The approach is called Sensitive, Homogeneous And Resolved PEaks in Real time, or SHARPER. For the NMR aficionados out there, “when placed before the acquisition of the NMR signal, a train of spin-echoes in the form of the Carr-Purcell-Meiboom-Gill (CPMG) pulse sequence suppresses evolution due to chemical shifts and J couplings…. All these attributes of the CPMG pulse sequence are maintained when the spin-echo train is employed during the acquisition of the NMR signal. However, this time, the outcome is not a regular spectrum, but under certain conditions, a single spectral line formed as a sum of Lorentzian lines of contributing spins.”

 

The researchers initially applied SHARPER to two commonly used ligand-detected methods: ¹H STD, which we wrote about here, and ¹H CPMG, which we wrote about here. The first test system was human serum albumin (HSA) binding to naproxen.
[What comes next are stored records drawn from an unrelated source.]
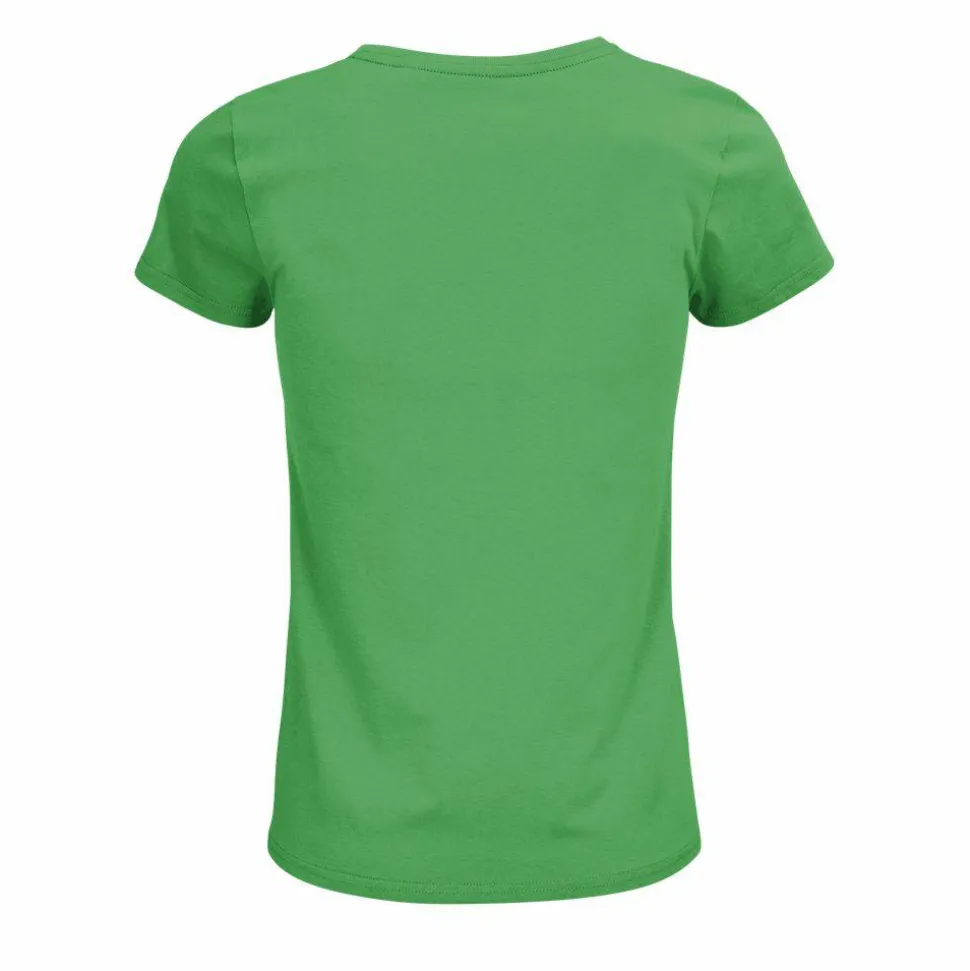 SOL'S 03581 - Crusader Women Tee Shirt Femme Jersey Col Rond Ajusté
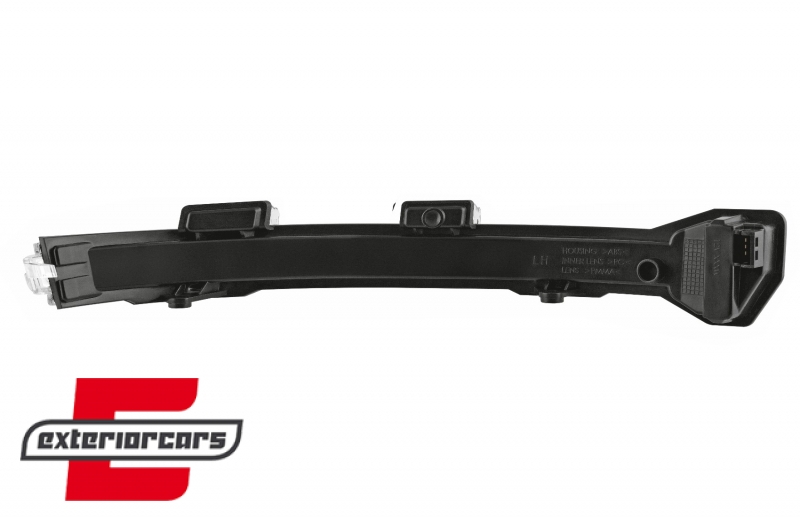 Osram Dynamic full LED LEDriving žmigavci retrovizora White Edition / VW Golf 7 & 7.5 (08.2012-2020) VW Touran II (05.2015-) Lamando (2014-2019) - Slika 8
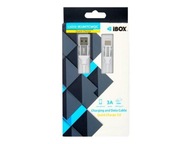 IBOX IKUMTCWQC KÁBLOVÝ I-BOX USB TYP-C 3A RÝCHLO IBOX IKUMTCWQC KÁBLOVÝ I-BOX USB TYP-C 3A RÝCHLO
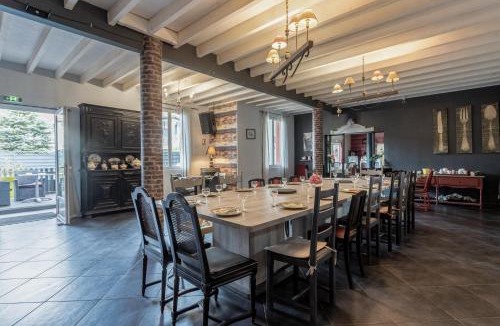 Laas House | Domaine Des Mousquetaires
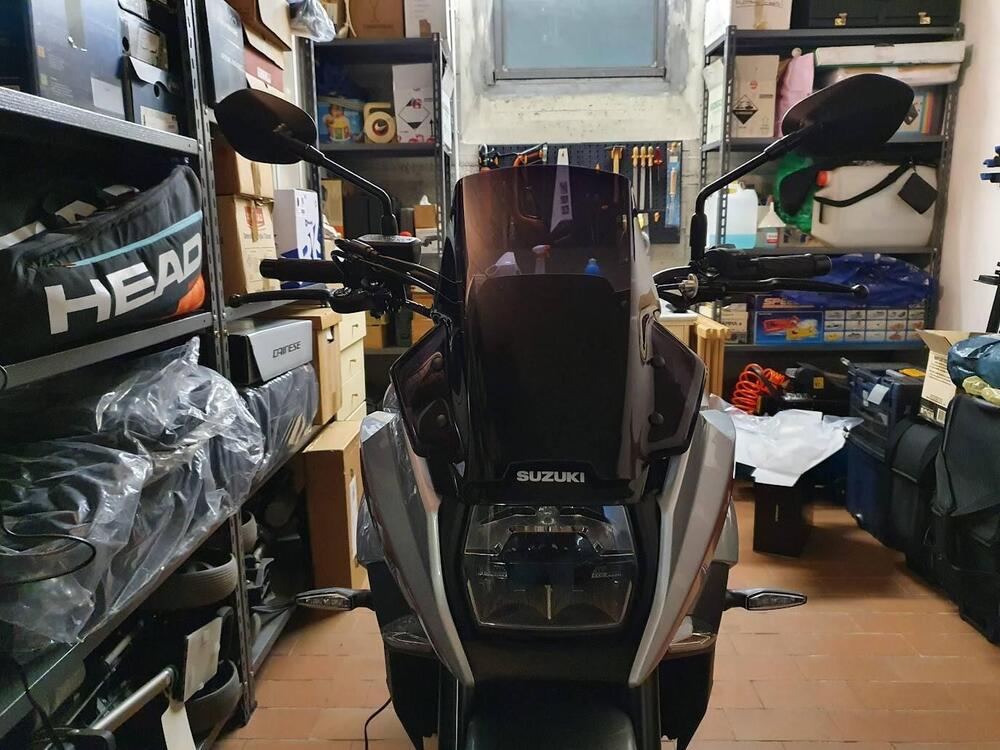 Suzuki Katana 1000 Jindachi (2019 - 20) (6)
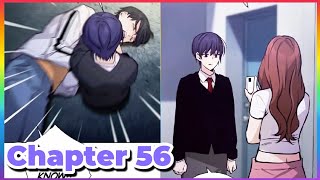 Friendly Rivalry (Manga) - Chapter 56 #friendlyrivalry #manga #yuri #gl you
Keeping protein concentration constant at 9 µM and varying ligand concentration gave similar K_D values (210-280 µM) for standard STD, STD SHARPER, and CPMG SHARPER (conventional CPMG failed due to insensitivity at lower ligand concentrations). These values are an order of magnitude higher than those reported using SPR and ITC (25 and 10 µM, respectively) because of the high protein and ligand concentrations needed for conventional NMR approaches; when the SHARPER experiments were rerun at 1 µM HSA, the K_D values were 39 µM. Several other HSA ligands also gave good agreement with the literature.

 

Next, the researchers applied STD SHARPER to the anti-cancer target fascin, which we wrote about in 2019. An examination of 11 ligands from that study gave good agreement with the published dissociation constants. Importantly, SHARPER was faster than conventional approaches, with 15 K_D determinations per day instead of four.

 

Not content with this four-fold improvement in throughput, the researchers developed a new experiment based on line broadening called ¹H LB SHARPER. This allows the determination of 48 dissociation constants per day, and the results for HSA and fascin agreed with the other methods.

 

One of the most time-consuming aspects of most NMR-based affinity measurements is preparing and analyzing samples at multiple ligand concentrations, so the researchers turned to machine learning to choose which ligand concentrations would be most informative and choose just two of them rather than the six or more commonly used. This worked too, thereby potentially increasing throughput to 144 dissociation constants per day.

 

The researchers suggest that SHARPER could also be applied to some of the other recent NMR techniques we’ve discussed, such as PEARLScreeen and photo-CIDNP. Although I always emphasize that I’m no NMR spectroscopist, this strikes me as a neat, practical approach. What do you think?